2006年04月19日

「青春のお通り」 高度経済成長と自由恋愛

吉永小百合主演『青春のお通り』

吉永小百合主演のアイドル映画。基本的にはコメディとして仕立てられているけれど、扱っているテーマは結構重い。高度経済成長期における家庭の崩壊を背景に、入り乱れる自由恋愛の光と影が描かれている。

seishun04.jpg高度経済成長を背景として生まれた新中流層。彼らは核家族としてニュータウンで暮らし、年老いた親は老人ホームへと隔離される。解体された家から独り離れた南原桜子は、友人の久子が住む団地に居候をするが、自活のため、務めていた会社を辞めて、住み込みで家政婦として働くことを決意する。

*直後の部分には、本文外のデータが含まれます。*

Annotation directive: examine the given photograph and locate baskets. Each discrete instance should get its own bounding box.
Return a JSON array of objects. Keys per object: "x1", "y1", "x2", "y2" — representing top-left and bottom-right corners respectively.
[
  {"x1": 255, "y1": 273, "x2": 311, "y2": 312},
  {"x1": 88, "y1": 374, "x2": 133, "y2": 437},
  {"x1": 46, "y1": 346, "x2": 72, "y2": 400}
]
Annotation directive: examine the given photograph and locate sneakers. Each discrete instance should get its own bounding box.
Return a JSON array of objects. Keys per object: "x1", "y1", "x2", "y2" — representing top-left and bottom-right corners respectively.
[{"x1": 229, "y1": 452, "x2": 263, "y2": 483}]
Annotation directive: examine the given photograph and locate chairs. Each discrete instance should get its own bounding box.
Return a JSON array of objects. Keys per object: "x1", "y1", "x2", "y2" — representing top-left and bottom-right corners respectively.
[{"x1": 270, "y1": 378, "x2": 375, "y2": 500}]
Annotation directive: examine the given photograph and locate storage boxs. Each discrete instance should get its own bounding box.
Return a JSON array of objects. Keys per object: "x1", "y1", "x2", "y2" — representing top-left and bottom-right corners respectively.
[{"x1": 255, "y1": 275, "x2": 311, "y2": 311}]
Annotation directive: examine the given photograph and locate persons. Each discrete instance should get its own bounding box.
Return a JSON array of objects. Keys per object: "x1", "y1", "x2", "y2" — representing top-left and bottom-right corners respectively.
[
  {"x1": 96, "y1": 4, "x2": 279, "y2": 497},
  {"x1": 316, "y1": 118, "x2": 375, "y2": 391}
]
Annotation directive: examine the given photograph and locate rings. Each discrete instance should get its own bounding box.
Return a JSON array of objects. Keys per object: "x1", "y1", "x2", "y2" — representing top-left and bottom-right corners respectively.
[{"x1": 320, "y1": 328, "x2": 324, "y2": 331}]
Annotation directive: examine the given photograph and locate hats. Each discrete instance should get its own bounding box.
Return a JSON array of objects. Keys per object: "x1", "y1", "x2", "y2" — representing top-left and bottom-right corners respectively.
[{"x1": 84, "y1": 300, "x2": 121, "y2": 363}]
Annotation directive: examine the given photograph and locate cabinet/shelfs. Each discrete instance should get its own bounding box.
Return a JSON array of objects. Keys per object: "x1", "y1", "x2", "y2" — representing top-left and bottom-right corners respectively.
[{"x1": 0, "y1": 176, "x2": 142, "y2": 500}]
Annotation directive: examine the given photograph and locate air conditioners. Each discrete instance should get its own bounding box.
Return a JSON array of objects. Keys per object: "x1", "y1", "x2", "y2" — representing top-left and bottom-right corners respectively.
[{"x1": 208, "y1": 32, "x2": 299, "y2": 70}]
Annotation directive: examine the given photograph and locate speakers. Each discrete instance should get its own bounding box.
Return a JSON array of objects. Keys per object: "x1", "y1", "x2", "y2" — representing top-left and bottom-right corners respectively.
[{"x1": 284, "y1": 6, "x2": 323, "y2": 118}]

桜子の新しい職場は山手にある高級住宅街の豪邸である。家の主は放送作家、その妻は女優で、彼らはたいへんに贅沢な暮らしを送っている。桜子は当初、足を踏み入れた華やかな世界に魅力を感じるが、その裏側を垣間見ることによって、次第に気持ちを変化させていく。夫婦仲は既に冷め切っており、互いに愛人をつくって不倫を楽しんでいるが、相手のことは見て見ぬ振りをしている。そんな”豊かな”生活に幻滅している矢先に、桜子はある事件に遭遇してしまうのだった。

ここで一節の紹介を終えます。